Directions for this task:
Rewrite the lines below, replacing "camera" with "observer" wherever it appears and leaving everything else unchanged.

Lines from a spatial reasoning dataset
▬▬▬

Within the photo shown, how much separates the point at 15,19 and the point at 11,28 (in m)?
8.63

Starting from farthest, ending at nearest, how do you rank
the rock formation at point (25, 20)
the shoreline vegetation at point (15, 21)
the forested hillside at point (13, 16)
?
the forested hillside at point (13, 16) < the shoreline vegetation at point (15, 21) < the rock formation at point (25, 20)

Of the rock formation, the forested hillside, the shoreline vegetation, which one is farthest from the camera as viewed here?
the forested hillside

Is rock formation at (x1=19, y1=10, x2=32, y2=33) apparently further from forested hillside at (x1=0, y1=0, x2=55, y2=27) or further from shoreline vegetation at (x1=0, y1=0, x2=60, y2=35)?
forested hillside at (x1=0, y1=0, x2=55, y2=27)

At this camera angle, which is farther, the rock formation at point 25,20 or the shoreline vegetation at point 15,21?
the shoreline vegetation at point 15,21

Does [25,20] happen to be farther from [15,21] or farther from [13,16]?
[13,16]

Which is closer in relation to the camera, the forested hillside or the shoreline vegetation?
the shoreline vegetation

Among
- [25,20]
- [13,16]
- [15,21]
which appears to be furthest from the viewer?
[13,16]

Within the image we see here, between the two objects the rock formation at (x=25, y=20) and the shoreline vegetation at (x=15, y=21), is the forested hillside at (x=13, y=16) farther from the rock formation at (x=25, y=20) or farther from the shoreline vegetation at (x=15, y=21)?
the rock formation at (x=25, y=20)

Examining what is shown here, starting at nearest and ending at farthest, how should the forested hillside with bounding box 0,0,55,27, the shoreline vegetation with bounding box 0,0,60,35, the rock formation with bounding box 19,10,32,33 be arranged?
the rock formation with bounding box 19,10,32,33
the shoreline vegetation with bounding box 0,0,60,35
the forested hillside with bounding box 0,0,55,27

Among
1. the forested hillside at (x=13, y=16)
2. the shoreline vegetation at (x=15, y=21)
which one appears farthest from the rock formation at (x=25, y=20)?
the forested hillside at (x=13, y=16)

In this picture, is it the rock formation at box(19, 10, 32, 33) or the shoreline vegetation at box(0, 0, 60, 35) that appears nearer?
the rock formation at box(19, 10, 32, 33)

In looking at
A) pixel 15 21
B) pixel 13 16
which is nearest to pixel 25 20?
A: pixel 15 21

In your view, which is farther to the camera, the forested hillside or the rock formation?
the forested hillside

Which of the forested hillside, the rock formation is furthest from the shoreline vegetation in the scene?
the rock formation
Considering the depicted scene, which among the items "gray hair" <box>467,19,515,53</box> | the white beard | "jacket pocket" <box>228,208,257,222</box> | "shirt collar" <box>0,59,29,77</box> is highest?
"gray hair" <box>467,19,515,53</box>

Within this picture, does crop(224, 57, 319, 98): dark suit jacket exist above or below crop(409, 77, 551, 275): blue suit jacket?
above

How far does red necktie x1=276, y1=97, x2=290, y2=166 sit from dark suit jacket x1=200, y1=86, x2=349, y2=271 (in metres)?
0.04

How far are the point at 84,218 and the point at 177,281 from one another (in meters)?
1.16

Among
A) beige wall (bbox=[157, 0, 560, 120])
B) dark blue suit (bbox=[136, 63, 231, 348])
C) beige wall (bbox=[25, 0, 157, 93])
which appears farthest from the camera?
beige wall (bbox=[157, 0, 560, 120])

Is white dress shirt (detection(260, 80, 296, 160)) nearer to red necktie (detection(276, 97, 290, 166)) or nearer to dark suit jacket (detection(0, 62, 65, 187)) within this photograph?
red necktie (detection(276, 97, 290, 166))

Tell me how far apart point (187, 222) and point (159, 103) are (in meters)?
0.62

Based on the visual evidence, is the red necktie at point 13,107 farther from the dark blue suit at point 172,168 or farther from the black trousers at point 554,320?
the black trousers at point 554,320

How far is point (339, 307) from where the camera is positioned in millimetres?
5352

▬▬▬

Problem solution:
Within the photo shown, how much separates the point at 15,19 and the point at 11,28 (in m)?
8.63

Starting from farthest, ending at nearest, how do you rank
the rock formation at point (25, 20)
the shoreline vegetation at point (15, 21)
the forested hillside at point (13, 16)
?
the forested hillside at point (13, 16) < the shoreline vegetation at point (15, 21) < the rock formation at point (25, 20)

Of the rock formation, the forested hillside, the shoreline vegetation, which one is farthest from the observer as viewed here?
the forested hillside

Is rock formation at (x1=19, y1=10, x2=32, y2=33) apparently further from forested hillside at (x1=0, y1=0, x2=55, y2=27) or further from shoreline vegetation at (x1=0, y1=0, x2=60, y2=35)?
forested hillside at (x1=0, y1=0, x2=55, y2=27)

At this observer angle, which is farther, the rock formation at point 25,20 or the shoreline vegetation at point 15,21?
the shoreline vegetation at point 15,21

Does [25,20] happen to be farther from [15,21] or farther from [13,16]?
[13,16]

Which is closer in relation to the observer, the forested hillside or the shoreline vegetation?
the shoreline vegetation

Among
- [25,20]
- [13,16]
- [15,21]
which appears to be furthest from the viewer?
[13,16]

Within the image we see here, between the two objects the rock formation at (x=25, y=20) and the shoreline vegetation at (x=15, y=21), is the forested hillside at (x=13, y=16) farther from the rock formation at (x=25, y=20) or farther from the shoreline vegetation at (x=15, y=21)?
the rock formation at (x=25, y=20)

Examining what is shown here, starting at nearest and ending at farthest, how should the forested hillside with bounding box 0,0,55,27, the shoreline vegetation with bounding box 0,0,60,35, the rock formation with bounding box 19,10,32,33 be arranged?
the rock formation with bounding box 19,10,32,33
the shoreline vegetation with bounding box 0,0,60,35
the forested hillside with bounding box 0,0,55,27

Among
1. the forested hillside at (x=13, y=16)
2. the shoreline vegetation at (x=15, y=21)
which one appears farthest from the rock formation at (x=25, y=20)?
the forested hillside at (x=13, y=16)

In this picture, is it the rock formation at box(19, 10, 32, 33) or the shoreline vegetation at box(0, 0, 60, 35) that appears nearer?
the rock formation at box(19, 10, 32, 33)

In looking at
A) pixel 15 21
B) pixel 13 16
which is nearest to pixel 25 20?
A: pixel 15 21

In your view, which is farther to the observer, the forested hillside or the rock formation?
the forested hillside

Which of the forested hillside, the rock formation is furthest from the shoreline vegetation in the scene?
the rock formation
Considering the depicted scene, which among the items "gray hair" <box>467,19,515,53</box> | the white beard | "jacket pocket" <box>228,208,257,222</box> | "shirt collar" <box>0,59,29,77</box> is highest?
"gray hair" <box>467,19,515,53</box>

Within this picture, does crop(224, 57, 319, 98): dark suit jacket exist above or below crop(409, 77, 551, 275): blue suit jacket?
above

How far does red necktie x1=276, y1=97, x2=290, y2=166 sit from dark suit jacket x1=200, y1=86, x2=349, y2=271 (in metres)?
0.04

How far are the point at 84,218 and the point at 177,281 from one another (in meters)?
1.16

Among
A) beige wall (bbox=[157, 0, 560, 120])
B) dark blue suit (bbox=[136, 63, 231, 348])
C) beige wall (bbox=[25, 0, 157, 93])
which appears farthest from the observer?
beige wall (bbox=[157, 0, 560, 120])

Is white dress shirt (detection(260, 80, 296, 160)) nearer to red necktie (detection(276, 97, 290, 166)) or nearer to dark suit jacket (detection(0, 62, 65, 187)) within this photograph?
red necktie (detection(276, 97, 290, 166))

Tell me how far apart point (187, 222) and point (159, 103) are (in meters)?
0.62

Based on the visual evidence, is the red necktie at point 13,107 farther from the dark blue suit at point 172,168 or farther from the black trousers at point 554,320?
the black trousers at point 554,320

How far is point (339, 307) from where the observer is positioned in millimetres?
5352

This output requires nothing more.